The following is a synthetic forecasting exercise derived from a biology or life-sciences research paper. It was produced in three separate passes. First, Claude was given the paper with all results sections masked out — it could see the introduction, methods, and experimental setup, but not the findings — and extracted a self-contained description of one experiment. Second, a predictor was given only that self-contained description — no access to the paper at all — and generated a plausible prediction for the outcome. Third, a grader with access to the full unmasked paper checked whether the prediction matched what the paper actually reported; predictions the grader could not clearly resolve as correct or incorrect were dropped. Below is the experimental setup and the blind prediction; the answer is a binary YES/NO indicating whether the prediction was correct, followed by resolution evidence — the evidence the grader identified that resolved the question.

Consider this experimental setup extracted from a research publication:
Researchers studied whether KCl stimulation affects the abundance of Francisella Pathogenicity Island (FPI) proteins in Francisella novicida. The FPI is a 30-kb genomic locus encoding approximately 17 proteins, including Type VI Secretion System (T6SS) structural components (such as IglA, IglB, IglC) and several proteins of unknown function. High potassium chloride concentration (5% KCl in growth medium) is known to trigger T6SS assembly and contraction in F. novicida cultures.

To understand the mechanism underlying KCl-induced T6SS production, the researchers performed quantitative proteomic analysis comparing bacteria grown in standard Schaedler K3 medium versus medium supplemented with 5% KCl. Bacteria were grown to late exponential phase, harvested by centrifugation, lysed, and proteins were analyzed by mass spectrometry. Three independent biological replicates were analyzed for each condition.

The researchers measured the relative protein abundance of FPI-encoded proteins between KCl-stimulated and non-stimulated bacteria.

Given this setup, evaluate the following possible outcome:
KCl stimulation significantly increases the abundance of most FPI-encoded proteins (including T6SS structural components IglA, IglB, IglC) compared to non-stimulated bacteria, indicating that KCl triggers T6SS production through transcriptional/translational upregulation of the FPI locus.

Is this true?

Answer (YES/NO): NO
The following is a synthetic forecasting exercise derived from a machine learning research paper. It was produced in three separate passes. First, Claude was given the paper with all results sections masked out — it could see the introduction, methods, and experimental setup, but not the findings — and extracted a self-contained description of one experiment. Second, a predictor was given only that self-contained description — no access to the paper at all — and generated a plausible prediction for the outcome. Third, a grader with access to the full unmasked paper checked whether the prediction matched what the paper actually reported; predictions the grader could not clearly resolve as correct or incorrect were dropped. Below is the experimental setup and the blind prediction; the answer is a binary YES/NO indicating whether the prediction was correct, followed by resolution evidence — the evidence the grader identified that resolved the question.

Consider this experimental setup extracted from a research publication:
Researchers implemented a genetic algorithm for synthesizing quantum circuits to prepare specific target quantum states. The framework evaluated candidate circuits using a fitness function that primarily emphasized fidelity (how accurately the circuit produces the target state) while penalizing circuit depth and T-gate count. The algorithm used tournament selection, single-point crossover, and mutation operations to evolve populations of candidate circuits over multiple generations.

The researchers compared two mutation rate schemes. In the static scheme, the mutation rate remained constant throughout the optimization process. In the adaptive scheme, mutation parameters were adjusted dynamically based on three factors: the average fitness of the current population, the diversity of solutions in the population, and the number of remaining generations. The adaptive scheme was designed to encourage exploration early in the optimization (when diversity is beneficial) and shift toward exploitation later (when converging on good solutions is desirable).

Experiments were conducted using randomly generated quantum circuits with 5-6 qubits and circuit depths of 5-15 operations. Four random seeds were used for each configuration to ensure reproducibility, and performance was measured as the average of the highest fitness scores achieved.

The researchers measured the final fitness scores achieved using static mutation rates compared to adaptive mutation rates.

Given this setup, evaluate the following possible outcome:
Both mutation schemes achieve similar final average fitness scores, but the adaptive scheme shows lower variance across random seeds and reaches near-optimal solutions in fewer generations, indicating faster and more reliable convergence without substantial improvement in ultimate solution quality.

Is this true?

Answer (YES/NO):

++++++++++

* Exercise aim: Nothing in the entries may be left out; each line is to be output exactly.

* Task response:
The following is a synthetic forecasting exercise derived from a biology or life-sciences research paper. It was produced in three separate passes. First, Claude was given the paper with all results sections masked out — it could see the introduction, methods, and experimental setup, but not the findings — and extracted a self-contained description of one experiment. Second, a predictor was given only that self-contained description — no access to the paper at all — and generated a plausible prediction for the outcome. Third, a grader with access to the full unmasked paper checked whether the prediction matched what the paper actually reported; predictions the grader could not clearly resolve as correct or incorrect were dropped. Below is the experimental setup and the blind prediction; the answer is a binary YES/NO indicating whether the prediction was correct, followed by resolution evidence — the evidence the grader identified that resolved the question.

Consider this experimental setup extracted from a research publication:
Researchers studied whether KCl stimulation affects the abundance of Francisella Pathogenicity Island (FPI) proteins in Francisella novicida. The FPI is a 30-kb genomic locus encoding approximately 17 proteins, including Type VI Secretion System (T6SS) structural components (such as IglA, IglB, IglC) and several proteins of unknown function. High potassium chloride concentration (5% KCl in growth medium) is known to trigger T6SS assembly and contraction in F. novicida cultures.

To understand the mechanism underlying KCl-induced T6SS production, the researchers performed quantitative proteomic analysis comparing bacteria grown in standard Schaedler K3 medium versus medium supplemented with 5% KCl. Bacteria were grown to late exponential phase, harvested by centrifugation, lysed, and proteins were analyzed by mass spectrometry. Three independent biological replicates were analyzed for each condition.

The researchers measured the relative protein abundance of FPI-encoded proteins between KCl-stimulated and non-stimulated bacteria.

Given this setup, evaluate the following possible outcome:
KCl stimulation significantly increases the abundance of most FPI-encoded proteins (including T6SS structural components IglA, IglB, IglC) compared to non-stimulated bacteria, indicating that KCl triggers T6SS production through transcriptional/translational upregulation of the FPI locus.

Is this true?

Answer (YES/NO): NO
The following is a synthetic forecasting exercise derived from a machine learning research paper. It was produced in three separate passes. First, Claude was given the paper with all results sections masked out — it could see the introduction, methods, and experimental setup, but not the findings — and extracted a self-contained description of one experiment. Second, a predictor was given only that self-contained description — no access to the paper at all — and generated a plausible prediction for the outcome. Third, a grader with access to the full unmasked paper checked whether the prediction matched what the paper actually reported; predictions the grader could not clearly resolve as correct or incorrect were dropped. Below is the experimental setup and the blind prediction; the answer is a binary YES/NO indicating whether the prediction was correct, followed by resolution evidence — the evidence the grader identified that resolved the question.

Consider this experimental setup extracted from a research publication:
Researchers implemented a genetic algorithm for synthesizing quantum circuits to prepare specific target quantum states. The framework evaluated candidate circuits using a fitness function that primarily emphasized fidelity (how accurately the circuit produces the target state) while penalizing circuit depth and T-gate count. The algorithm used tournament selection, single-point crossover, and mutation operations to evolve populations of candidate circuits over multiple generations.

The researchers compared two mutation rate schemes. In the static scheme, the mutation rate remained constant throughout the optimization process. In the adaptive scheme, mutation parameters were adjusted dynamically based on three factors: the average fitness of the current population, the diversity of solutions in the population, and the number of remaining generations. The adaptive scheme was designed to encourage exploration early in the optimization (when diversity is beneficial) and shift toward exploitation later (when converging on good solutions is desirable).

Experiments were conducted using randomly generated quantum circuits with 5-6 qubits and circuit depths of 5-15 operations. Four random seeds were used for each configuration to ensure reproducibility, and performance was measured as the average of the highest fitness scores achieved.

The researchers measured the final fitness scores achieved using static mutation rates compared to adaptive mutation rates.

Given this setup, evaluate the following possible outcome:
Both mutation schemes achieve similar final average fitness scores, but the adaptive scheme shows lower variance across random seeds and reaches near-optimal solutions in fewer generations, indicating faster and more reliable convergence without substantial improvement in ultimate solution quality.

Is this true?

Answer (YES/NO):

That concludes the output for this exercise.